Я снисходительно улыбнулся.
— Так ты не знал, что протоэлементов семь? Я проговорился, что ли? — я прикрыл рот ладонью и сделал испуганные глаза. — Шучу, конечно. Следовало промолчать, но я не смог отказать себе в удовольствии. Пусть последнюю эссенцию найдёт лучший из нас.
Грогган всё ещё смотрел на меня с сомнением. Вернон тоже. Да чего греха таить, даже мои спутники выглядели так же, ведь им я ничего не рассказывал. Одна лишь Хелия смотрела на белоглазого с насмешкой, но она, очевидно, не знала, как себя вести, а потому делала вид, что во всём со мной согласна. Чтобы ни у кого не осталось сомнений, я решил объяснить:
— Видишь ли, мой учитель, Дисс, говорил о магии этого мира как о гептогонии, то есть системе семи источников. Ну разве не странно, что Начал — семь, а эссенций всего шесть? Я решил провести исследование. Помогли мне в этом открытия, связанные с отрицательным магнетизмом протоэлементов. Когда я выяснил, что количество возвратов прямо пропорционально количеству эссенций, находящихся возле Средоточия, дальше было нетрудно. Я соотнёс количество возвратов с датами перемещения эссенций на Одинокий Вулкан и выяснил кое-что интересное. Первая эссенция, найденная вами двумя — Света, если я не ошибаюсь? — почти не сказалась на притяжении возвратной энергии. Вторая, Воздуха, увеличила количество возвратов на три — четыре процента. Третья — Твердь — принесла ещё восемь процентов. Четвертая — ещё тринадцать. Пятая — ещё двадцать один. Эта, — я указал на шестой протоэлемент, — увеличит количество возвратов не больше, чем на тридцать пять процентов. Но даже тогда полной блокировки притяжения Средоточия, необходимой для остановки протока энергии, не произойдёт. А почему?
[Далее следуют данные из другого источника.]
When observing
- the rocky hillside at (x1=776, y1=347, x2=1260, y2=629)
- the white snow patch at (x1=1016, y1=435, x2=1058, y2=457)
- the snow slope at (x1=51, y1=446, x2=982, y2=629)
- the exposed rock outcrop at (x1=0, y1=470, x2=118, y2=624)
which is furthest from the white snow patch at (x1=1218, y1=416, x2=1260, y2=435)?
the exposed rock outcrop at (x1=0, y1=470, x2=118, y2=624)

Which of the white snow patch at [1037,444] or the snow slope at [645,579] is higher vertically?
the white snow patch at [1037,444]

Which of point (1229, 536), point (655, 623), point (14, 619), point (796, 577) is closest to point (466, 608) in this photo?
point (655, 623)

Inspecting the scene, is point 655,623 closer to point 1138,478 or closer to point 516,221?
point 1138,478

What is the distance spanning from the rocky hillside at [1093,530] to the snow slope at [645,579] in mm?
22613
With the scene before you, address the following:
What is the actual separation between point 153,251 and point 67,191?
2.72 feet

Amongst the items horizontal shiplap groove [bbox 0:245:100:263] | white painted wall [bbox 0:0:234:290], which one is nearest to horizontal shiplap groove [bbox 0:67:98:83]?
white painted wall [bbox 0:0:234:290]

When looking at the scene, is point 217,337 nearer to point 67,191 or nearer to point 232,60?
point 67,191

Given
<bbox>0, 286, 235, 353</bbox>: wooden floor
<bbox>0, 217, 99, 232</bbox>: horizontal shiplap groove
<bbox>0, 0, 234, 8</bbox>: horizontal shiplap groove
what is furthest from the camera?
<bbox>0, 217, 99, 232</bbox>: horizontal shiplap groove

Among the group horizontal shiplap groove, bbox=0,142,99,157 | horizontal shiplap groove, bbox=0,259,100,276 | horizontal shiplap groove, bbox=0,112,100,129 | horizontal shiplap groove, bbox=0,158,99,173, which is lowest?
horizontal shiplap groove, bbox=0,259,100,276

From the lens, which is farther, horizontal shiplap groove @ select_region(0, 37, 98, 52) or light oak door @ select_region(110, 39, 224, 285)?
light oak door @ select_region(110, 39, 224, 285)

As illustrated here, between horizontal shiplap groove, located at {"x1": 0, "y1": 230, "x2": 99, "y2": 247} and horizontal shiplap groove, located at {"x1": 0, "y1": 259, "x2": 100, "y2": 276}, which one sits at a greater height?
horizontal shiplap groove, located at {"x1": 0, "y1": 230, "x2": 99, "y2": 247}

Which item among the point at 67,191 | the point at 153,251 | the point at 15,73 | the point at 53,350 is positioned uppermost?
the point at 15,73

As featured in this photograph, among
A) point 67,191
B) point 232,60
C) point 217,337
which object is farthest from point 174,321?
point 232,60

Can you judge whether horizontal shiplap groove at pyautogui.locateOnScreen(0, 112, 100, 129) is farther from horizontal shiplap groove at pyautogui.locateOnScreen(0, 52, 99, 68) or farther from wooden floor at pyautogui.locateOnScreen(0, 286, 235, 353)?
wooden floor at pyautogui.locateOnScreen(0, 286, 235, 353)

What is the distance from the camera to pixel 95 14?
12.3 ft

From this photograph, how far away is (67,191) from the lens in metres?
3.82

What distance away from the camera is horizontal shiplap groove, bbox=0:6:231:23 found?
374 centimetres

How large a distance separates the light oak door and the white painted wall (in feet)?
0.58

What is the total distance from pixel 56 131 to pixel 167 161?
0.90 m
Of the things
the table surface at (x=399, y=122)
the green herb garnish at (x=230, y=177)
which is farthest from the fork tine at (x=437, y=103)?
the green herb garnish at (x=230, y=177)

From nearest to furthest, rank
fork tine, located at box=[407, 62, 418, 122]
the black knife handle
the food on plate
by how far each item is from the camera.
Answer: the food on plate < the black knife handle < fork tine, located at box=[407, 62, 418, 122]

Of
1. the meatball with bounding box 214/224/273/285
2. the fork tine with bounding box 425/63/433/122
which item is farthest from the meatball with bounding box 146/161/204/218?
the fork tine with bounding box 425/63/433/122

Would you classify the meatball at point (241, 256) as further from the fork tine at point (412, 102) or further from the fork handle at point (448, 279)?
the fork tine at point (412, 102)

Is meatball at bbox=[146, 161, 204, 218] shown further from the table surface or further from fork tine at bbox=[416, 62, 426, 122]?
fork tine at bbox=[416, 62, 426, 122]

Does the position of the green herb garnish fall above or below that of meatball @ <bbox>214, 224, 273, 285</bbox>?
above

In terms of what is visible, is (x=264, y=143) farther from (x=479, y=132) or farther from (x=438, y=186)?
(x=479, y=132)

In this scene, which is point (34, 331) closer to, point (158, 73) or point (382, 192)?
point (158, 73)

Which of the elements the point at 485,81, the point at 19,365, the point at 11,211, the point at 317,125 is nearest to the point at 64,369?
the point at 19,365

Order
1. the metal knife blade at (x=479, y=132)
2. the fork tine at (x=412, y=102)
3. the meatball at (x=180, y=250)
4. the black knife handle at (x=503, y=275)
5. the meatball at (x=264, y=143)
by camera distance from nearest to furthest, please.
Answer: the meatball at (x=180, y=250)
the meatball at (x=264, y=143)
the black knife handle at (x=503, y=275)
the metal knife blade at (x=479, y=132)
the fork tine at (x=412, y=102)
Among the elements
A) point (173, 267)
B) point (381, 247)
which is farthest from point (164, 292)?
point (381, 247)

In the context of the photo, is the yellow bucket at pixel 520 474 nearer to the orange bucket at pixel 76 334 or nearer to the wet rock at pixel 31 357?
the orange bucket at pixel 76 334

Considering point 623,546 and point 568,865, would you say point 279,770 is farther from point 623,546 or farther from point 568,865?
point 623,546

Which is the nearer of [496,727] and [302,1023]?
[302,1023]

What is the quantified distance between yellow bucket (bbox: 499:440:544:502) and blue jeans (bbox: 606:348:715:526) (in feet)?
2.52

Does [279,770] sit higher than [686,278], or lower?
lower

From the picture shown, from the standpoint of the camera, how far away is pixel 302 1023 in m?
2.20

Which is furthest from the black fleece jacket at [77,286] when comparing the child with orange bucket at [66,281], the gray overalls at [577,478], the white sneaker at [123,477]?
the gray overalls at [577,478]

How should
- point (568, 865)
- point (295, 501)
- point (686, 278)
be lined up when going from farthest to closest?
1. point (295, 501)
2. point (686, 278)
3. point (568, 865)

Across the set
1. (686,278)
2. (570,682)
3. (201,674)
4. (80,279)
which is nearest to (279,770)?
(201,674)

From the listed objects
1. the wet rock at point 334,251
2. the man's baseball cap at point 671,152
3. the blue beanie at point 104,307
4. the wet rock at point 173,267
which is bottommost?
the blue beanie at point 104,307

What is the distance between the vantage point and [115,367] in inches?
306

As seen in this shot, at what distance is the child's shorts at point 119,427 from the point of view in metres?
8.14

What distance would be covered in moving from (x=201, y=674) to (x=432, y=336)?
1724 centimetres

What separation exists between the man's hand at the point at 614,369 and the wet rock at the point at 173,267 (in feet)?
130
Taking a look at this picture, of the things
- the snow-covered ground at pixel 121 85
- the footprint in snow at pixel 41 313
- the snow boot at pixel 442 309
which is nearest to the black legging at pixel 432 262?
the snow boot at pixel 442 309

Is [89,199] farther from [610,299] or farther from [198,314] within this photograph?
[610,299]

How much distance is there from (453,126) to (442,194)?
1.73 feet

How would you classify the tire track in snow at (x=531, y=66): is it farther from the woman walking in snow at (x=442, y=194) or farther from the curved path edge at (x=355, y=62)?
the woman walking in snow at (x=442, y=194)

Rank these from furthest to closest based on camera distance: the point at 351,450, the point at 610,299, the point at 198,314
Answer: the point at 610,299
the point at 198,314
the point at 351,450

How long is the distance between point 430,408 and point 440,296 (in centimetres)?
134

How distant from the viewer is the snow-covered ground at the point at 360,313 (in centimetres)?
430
Потому что если высчитать притяжение, то его хватает ровно на сотню процентов, то есть чтобы полностью его перекрыть, сумма всех протоэлементов должна дать столько же. А мы имеем только восемьдесят. Вот и думайте сами.
— Какая-то псевдонаучная чушь, — усмехнулся Грогган, ничуть не смутившись. — Но излагаешь интересно. Так какая, по твоей теории, должна быть седьмая эссенция?
— Материи, разумеется. Соответствующая седьмому Началу.
— И почему она уменьшит притяжение всего на двадцать процентов, а эта, предположим, аж на тридцать пять?
— Правильный вопрос, — сказал я, оскалившись. — Потому что её отрицательное притяжение уже отчасти действует. Именно оно заставляет процент расти с каждым новым протоэлементом. Но большего я тебе не скажу, потому что у тебя губа треснет.
— А мне кажется, что скажешь. Что-то не вижу для тебя другого выхода, — улыбнулся он и поиграл сферой.
— Ты не видишь, а он есть. Литесса!
Не прошло и секунды, как к моему горлу приставили бритвенно острое лезвие кинжала.
— Ты чего творишь?! — завопила пиратка.
— Заткнись, дура, — прошипели за моей спиной. — Грогган! Если я почую хоть одну сплетённую вами связку, ты знаешь, что будет.